Discharge characteristics of a low-pressure geometrically asymmetric cylindrical capacitively coupled plasma with an axisymmetric magnetic field

TL;DR

This study explores how applying an axisymmetric magnetic field influences discharge parameters in a low-pressure asymmetric cylindrical plasma, revealing transitions in plasma behavior and offering new control methods for plasma processing.

Contribution

It demonstrates how magnetic fields can induce symmetry and control plasma characteristics independently in a cylindrical CCP system, enhancing plasma density and reducing electron temperature.

Findings

Discharge asymmetry transitions with magnetic field variation.

Plasma density peaks within a specific magnetic field range.

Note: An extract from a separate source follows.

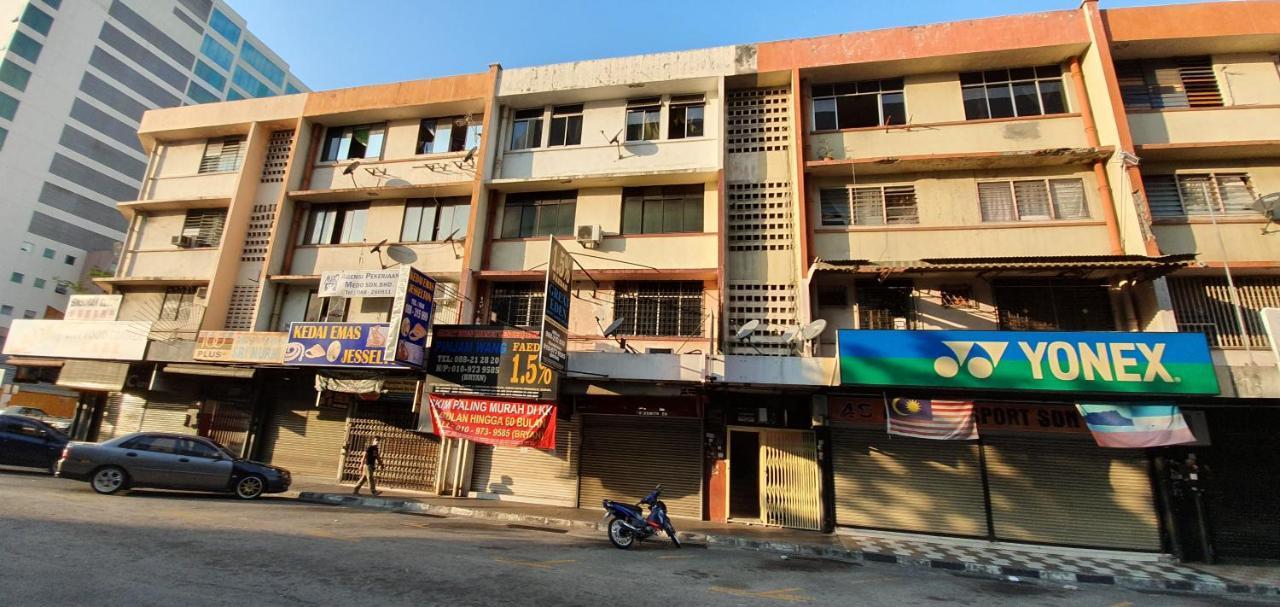 A Pousada Escape Backpackers Kk Kota Kinabalu Exterior foto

EEDF changes from bi-Maxwellian to Maxwellian with increasing magnetic field.

Abstract

We investigate the discharge characteristics of a low-pressure geometrically asymmetric cylindrical capacitively coupled plasma discharge with an axisymmetric magnetic field generating an EXB drift in the azimuthal direction. Vital discharge parameters, including electron density, electron temperature, DC self-bias, and Electron Energy distribution function (EEDF), are studied experimentally for varying magnetic field strength (B). A transition in the discharge asymmetry is observed along with a range of magnetic fields where the discharge is highly efficient with lower electron temperature. Outside this range of magnetic field, the plasma density drops, followed by an increase in the electron temperature. The observed behavior is attributed to the transition from geometrical asymmetry to magnetic field-associated symmetry due to reduced radial losses and plasma confinement in the peripheral region. In this region, the DC self-bias increases almost linearly from a large negative value to nearly zero, i.e., the discharge becomes symmetric. The EEDF undergoes a transition from bi-Maxwellian for unmagnetized to Maxwellian at intermediate B and finally becomes a weakly bi-Maxwellian at higher values of B. The above transitions present a novel way to independently control the ion energy and ion flux in a cylindrical CCP system using an axisymmetric magnetic field with an enhanced plasma density and lower electron temperature operation that is beneficial for plasma processing applications.